Chapter 432
ARIA
Elite arrived at the office door at the ninety-minute mark.
She came with a folder – thinner than the morning’s folder, more targeted, the product of focused intelligence work rather than comprehensive documentation. She also came with an expression that I’d learned to read as Elite’s version of a difficult situation: composed, operational, with the specific quality of someone who’d found what they were looking for and didn’t entirely like what they’d found.
Kael had unbolted the office door approximately forty minutes after our corridor conversation. He’d come out looking like someone who’d won a significant internal argument through sheer stubbornness – the wolf quieter, the man present, both of them worn at the edges. He’d sat behind his desk. We’d arranged ourselves in the office with the specific efficiency of people who’d decided that sitting on the floor was the previous stage of the evening and this was the next one.
Jordan had found a chair. Nina had her notebook. I’d taken the corner position near the window that gave me sightline to both the
door and Kael.
Elite came through the door and didn’t sit.
‘Five possible locations,” she said, opening the folder. “Based on the teleportation signature pattern, cross-referenced with the ncident files, cross-referenced with known facilities associated with the people in Kael’s documentation.” She spread five sheets on the desk. “Three are within a day’s travel. Two are further-one significantly further, one borderline.”
Kael was looking at the sheets with the flat operational focus he used when he was reading intelligence and not yet drawing conclusions.

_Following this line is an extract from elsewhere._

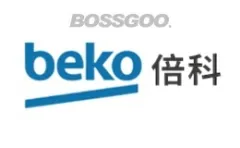 BEKO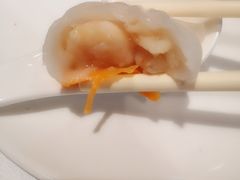 -榕港名轩(天禧店)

‘Confidence level on each,” Nina said.
‘Distributed,” Elite said. “Twenty-three percent on the most likely. Twelve on the least likely. Nothing significant enough to make a single choice obvious.” She paused. “We have limited time. Every hour that passes-”
‘I know,” Kael said.
‘The five locations can’t all be checked sequentially without the delay becoming critical,” Elite said. “We need more information to narrow it.”
“What else do you have,” Kael said.
Elite paused for exactly one second – the pause of someone deciding how to present something they knew was going to land badly.
“Damon Blackwood,” she said.
The office went a specific kind of quiet.
Kael didn’t move. Didn’t change expression. The stillness of something that had gone past the reactive stage into something colder.
“He was sighted,” Elite said. “Near the third location on the list. Within the last forty-eight hours. Reliable source – pack intelligence from the southern territory, cross-checked against two independent reports.”
“Damon,” Kael said. His voice was the flattest I’d heard it.
“Near the third location,” Elite said. “Which is a facility that appears in the documentation folder under two of the red-tab incidents.” She held his gaze. “He has a presence in the network. Possibly peripheral, possibly deeper. We don’t know the extent.”
“Of course he does,” Kael said.
He picked up the glass on his desk. It was empty-had been empty since we’d come into the office. He looked at it for a moment and then set it back down with the careful precision of someone choosing not to break it.
“Aria’s ex-boyfriend,” he said, and the words were not directed at me, were not asking anything of me, were just the flat statement of someone naming a thing they didn’t want to be naming. “Has to be in this.”
“He has reasons,” Elite said.
“He has multiple reasons,” Kael said. “I’m aware of the reasons.”